PROVIDED TEXT:
* * *

It is powerful in any group, at any time, to refresh the sense of intention and to explore orienting motivations and intentions. For example: Think for a minute about the images of hope that have authority in your personal and professional life, what you tell your children and colleagues about what is possible. Think about the images and stories that have inspired you here over these past few days. Think about and represent a small change in your community that could make a big difference, something so compelling and important you feel you must be about helping that change happen.

Shifting Frames

IMG_1975.jpg

15. Reframing Tool

How can we hold space for people's anger and frustration but re-direct it to a constructive end? Here’s a framework for helping people shift to naming what they do want rather than complaining about that they don’t

As people articulate dreams or hopes, place them in the + column.
Frustrations or complaints are recorded in the don’t want (‐‐) column (often accompanied by a comment from me that “anger is simply an energy that says things need to be different. I am trying to understand what that difference is so we can organize in that direction. So I am going to put what you’re frustrated about in the “don’t want” category. I’d also like to invite you to name what you DO want” (on the premise that every complaint is a frustrated dream.) As the reframing continues, other people may announce reservations or resistances to the hope being articulated. Listen to these "buts" as naming things necessary to keep in view but help the participant reframe their skepticism them as a question that moves in the direction of the desired good. For example, “the government will never fund that" becomes “Where can we find the necessary funding?" The facilitator consistently holds the space for the conversation to head somewhere constructive. Indicators of exactly what that constructive future looks like concretely can be placed in the far right hand column. Participants can then be asked to discuss in small groups shifts they see as necessary right now and what they will take to accomplish.

16. Conversations at the Edges: Tradition, Innovation, Management

Effective change requires a variety of gifts and competencies. It must build on the best of the past, hold space for an emerging better future, and effectively manage necessary transitions. It can be helpful for participants in a change process to notice the necessary interplay of past, present and future (differently stated... tradition, innovation, and the management of change) and to actively and constantly create space for each to be honored. Here is a helpful visual and commentary for facilitating this insight and conversation.

IMG_1977.jpg

Change happens at the intersection of the past, present, and future. In a change process, it’s important not to privilege the voice of innovation over the other two voices. If you privilege the innovative voice, you risk neglecting the past as an inventory of trustworthy possibility; the past shows and builds confidence in what has worked in a meaningful way. Everyone needs to feel their perspective and contribution is valuable to the change process. If the voice of innovation is preferenced, you may encounter resistance from conservators defended the legacy they feel is being neglected. Similarly, managers of change who excel in organizing details and structures of a change process, also need to kept engaged at every stage.

* * *

RECORDED DATA:
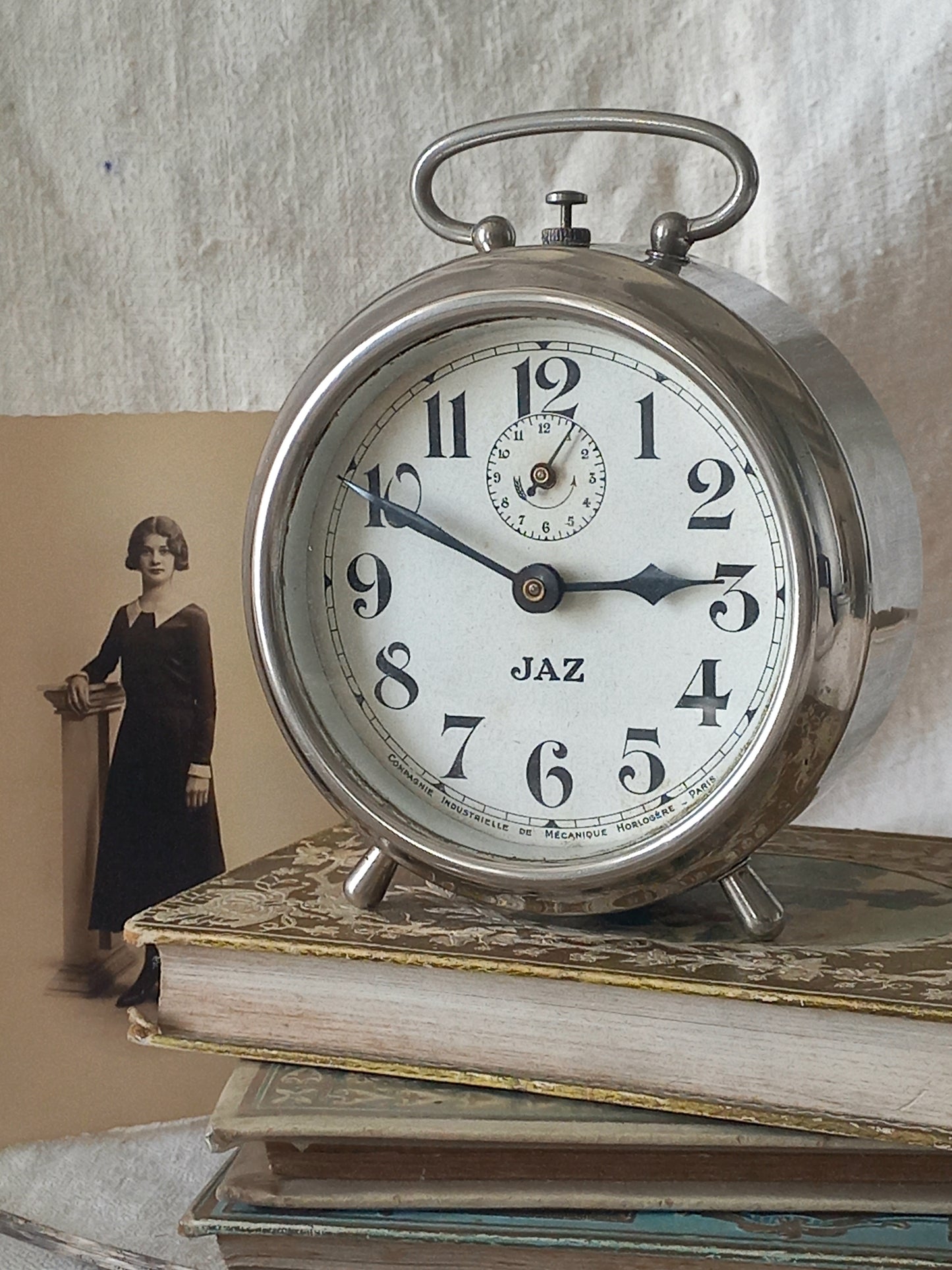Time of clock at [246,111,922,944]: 2:49
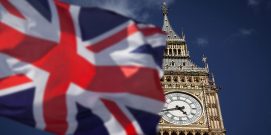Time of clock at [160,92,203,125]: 4:42
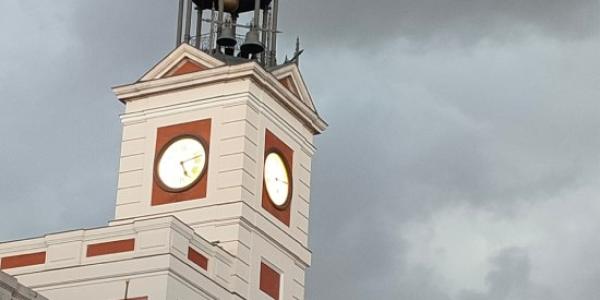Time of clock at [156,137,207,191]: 5:12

* * *

JOBS:
**1)** Using the text on facilitation tools, answer each question below:
(a) In which column are people's dreams or hopes placed?
(b) What does "the government will never fund that" become?
(c) Where does change happen?
**2)** Rewrite the part of the text on facilitation tools that opens with the words containing "15. Reframing Tool" and closes with "the + column.", replacing "dreams or hopes" with "wishes or goals".
**3)** Carry on the text on facilitation tools from where it stops.

PER-TASK ANSWERS:
**1)**
(a) The + column.
(b) "Where can we find the necessary funding?"
(c) At the intersection of the past, present, and future.

**2)**
15. Reframing Tool

How can we hold space for people's anger and frustration but re-direct it to a constructive end? Here’s a framework for helping people shift to naming what they do want rather than complaining about that they don’t

As people articulate wishes or goals, place them in the + column.

**3)**
You can honor each voice in the process through a series of questions that draw on those competencies and encourage constructive dialogue in the middle. For example, if the innovator is dreaming boldly, the facilitator can ground the dreaming by asking the manager, "What and how long would it take to get that vision implemented? How much would it cost? " The historian can be asked "How can this new project build on what we've already done so that investment and legacy can be carried forward?”

17. Imagination in Prison
Sometimes conversations devolve into a litany of entrenched challenges and problems as a chronicle of a community’s negative self-image and history of disinvestment. In one such case, I invited people to spend time exploring how local imagination was being “held in prison” by the weight of many perceived constraints and what would serve to free it. Here’s the activity.

Split participants into small groups, and ask them to draw their image of imagination in prison, and to name the enslaving bars and walls. Invite them to also work together to name and depict the forces genuinely powerful enough to liberate imagination, and explore what might give access to and expand these forces. Then design a community event that would give people a taste of these imagination “liberators.” (for example, a “good enough job” might be seen as a liberator. It could be “tasted” in a several hour job fair.)

18. Visual Tools
Drawing in images as well as words can capture clarity, movement, focus and dimensionality in visioning and action conversations and activate multiple intelligences and perspectives. It is a wonderful way of gathering a group story as it unfolds and capturing high energy moments in a collective process. Whenever possible I team up with graphic facilitators and teach rudimentary graphic recording skills to workshop participants so they can also experiment with multiple ways of seeing and documenting progress.

For great examples of excellent visual tools see biggerpicture.dk. The following example is from the opening visual record of a team effort between Imagine Chicago and Bigger Picture for a Start Up Picnic organized by young social entrepreneurs in the Ukraine in 2009 for the Kyiv Hub. All drawings were done by Bigger Picture.

start-up-picnic-journey-eng-22-728.jpg

19. Hope Rocks
A simple question and ritual can make operating from hope a daily group practice.

Take a small stone and pass it around a circle. As each participant holds it, ask them to name one event that week (for instance in their classroom or in their family or in their department) which has given them hope.

Enabling Structures

20. Activity Organizers
Clear visual organizers for capturing conversations and action plans can help sequence a flow of thoughts and provide good, consistent and self organizing documentation from an event or project. Imagine Chicago learned about the usefulness of such organizers working in partnership with DePaul University’s Center for Urban Education on the Urban Imagination Network. For many great examples of school based curriculum organizers see teacher.depaul.edu.

Imagine Chicago has organized many programs using a series of organizers that take participants through a learning and action sequence and capture their ideas, insights and decisions as they go. A good example used for strength‐based community innovation and project management is Imagine Chicago’s Citizen Leaders Community Innovation Guide in the Resources section of the Imagine Chicago website.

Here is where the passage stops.